Sunday, August 17, 2008

The High Country Brevet





RUSA (Randonneurs USA) decided to offer special medals to anyone who rode in a special 10th anniversary brevet held on the weekend of August 16th. So, having read about this in the newsletter I does me some thinkin. What could a fella do in Arizona to get a hold of one of these fine pieces of metal that for some reason cause people to do incredibly crazy things to obtain them. I didn't want to travel out of state. Most of the Brevet routes here in the Grand Canyon State would mummify you before you were done this time of year. So, I decided to volunteer to host a ride if Susan (our local Regional Brevet Administrator) would let me. The route I had selected was about the same elevation as this one but Susan it turns out already had a ready made route starting out of Showlow that had been sitting around for a long time. Well, I have to admit I didn't want to drive as far as Show Low at first but then I remembered how awesome the white mountains were and any brevet that rode through them was bound to be alright with me.



You see, my Dad and I used to camp in the White Mountains for a few days each summer when I was little so I was looking forward to a nice cool Brevet with maybe a few old memories refreshed. All told I didn't need to have my arm twisted too hard to convert over to Susan's point of view on this one. I mean, verdant fields, tall firs and pine trees, Quaking aspens, flocks of sheep grazing in high meadows on a 75 degree day? What more could a randonneur want? How about a nice hill you ask? Well, funny you should bring that up. It's not a route with insanity written in the elevation profile but still a healthy 6700 feet of climbing for the hardy soul. To put the candle on the cake is a peak altitude of 9100 feet just to remind folks there is another side to Arizona far above the parched desert










Of course, one of the main reasons I wanted to do this in Arizona was I couldn't afford to go out of state for this either in time or money. So I set up my base camp at Fools Hollow lake which was around 5 miles from the start line. It was a nice enough campground but I really wouldn't spend enough time in it to enjoy it a whole bunch. I got there late Thursday night and was off to get my receipt at Circle K before the sun was up.






The Rando Roost

When all was said and done I pedalled past the Days Inn where everyone would start the next morning right at 6 AM. One thing I had not noticed about the route beforehand was that the first 10 miles of it was dead on into the sun. I was glad I had my cycling cap on. I also secretly hoped that the good folks of Show Low had clean windshields and sharp eyes as these are not necessarily the best conditions to be riding in. The temperatures were perfect though. 60 degrees happens to be the border where I don't where arm warmers or leg warmers and with the tailwind I was neither hot nor cold. Just a perfect morning.
After the highway split a car passed me with a wide load sign on it with the lights flashing. Well, that got my attention and looking in the rearview mirror I saw what looked like a giant silo on the back of the truck heading down the road with the load hanging wide out into the shoulder. Well, I live under the motto of "caution is the better part of valor", and take good direction from the poem "here lie the bones of Jonothan Quay who died defending his right of way", so I had no qualms about getting off the shoulder and into the weeds for a few minutes while this guy passed me (he gave me a friendly honk as he passed). It was kind of funny though because just down the road this guy would have to manuever through the construction that had the road cut down to a single lane. I saw him disappearing over the hill as I rolled up to the front of the line of cars where the flag lady had us stopped. I had just missed the cutoff along with the 3 semi's that had just passed me.

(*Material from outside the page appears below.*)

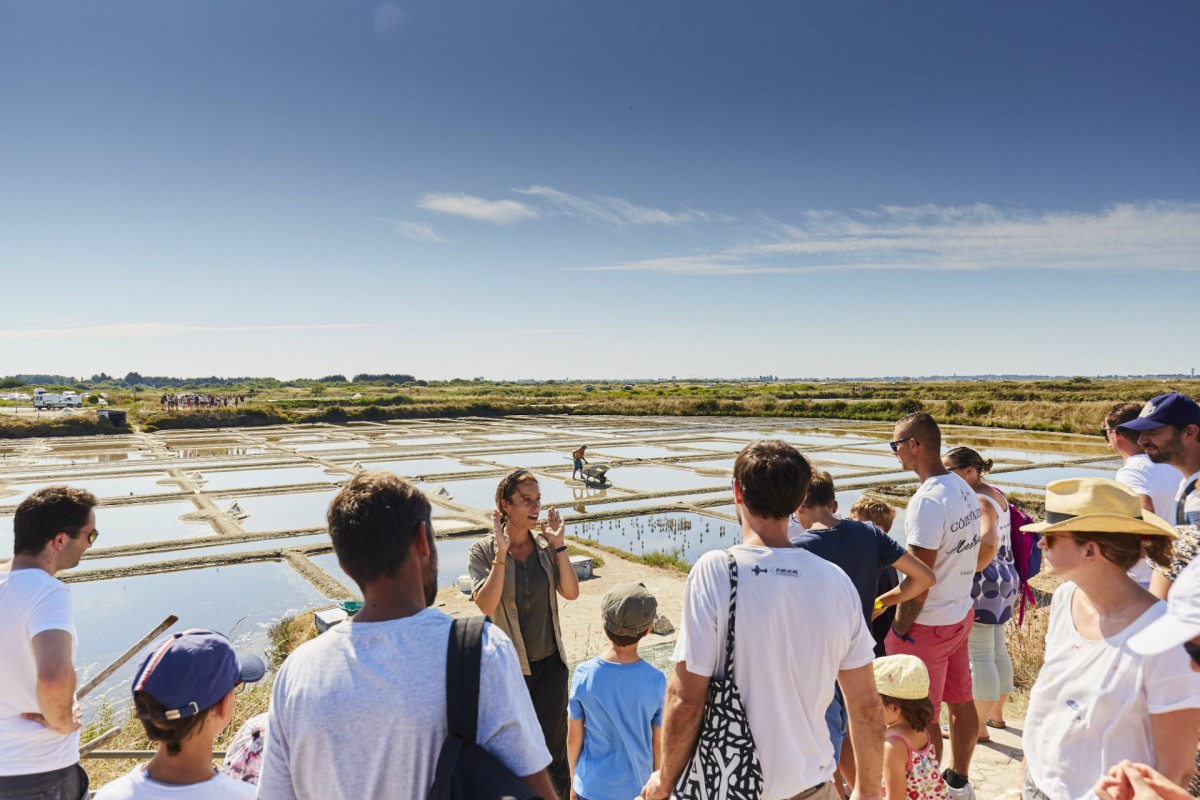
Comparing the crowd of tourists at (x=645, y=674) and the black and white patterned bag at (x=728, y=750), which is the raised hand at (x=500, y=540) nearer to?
the crowd of tourists at (x=645, y=674)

I was kind of hoping she would wave me through anyway but since she didn't I took her picture and now she lives in infamy on my blog! I ended up waiting there for around 15 minutes while the guy with the big tube on his truck drove through and the oncoming traffic came back. I had been making really good time so I wasn't too concerned about missing the control and just enjoyed the view.


Not too far down the road in Vernon I bought some peanuts and chatted with the lady in the store and she mentioned the heatwave when I told her how great the temps were. 85 degrees where I hail from these days is a winter's day! Of course growing up in Flagstaff, 85 degrees was a hot day. I didn't chat for too long and was off. The first thing out of Vernon is a nice hill, and just so you don't feel bad about that big climb visible a mile or two ahead there are a few patches of beautiful Sunflowers to take your mind off it.





Sunflowers below Vernon
Sunflowers weren't the only beautiful thing along this stretch. I had originally kind of dreaded this first part of the ride because I was afraid it would just be Juniper wasteland. That open land covered in Juniper was also covered in very green grass. It made the landscape into a vast blanket of rolling green hills.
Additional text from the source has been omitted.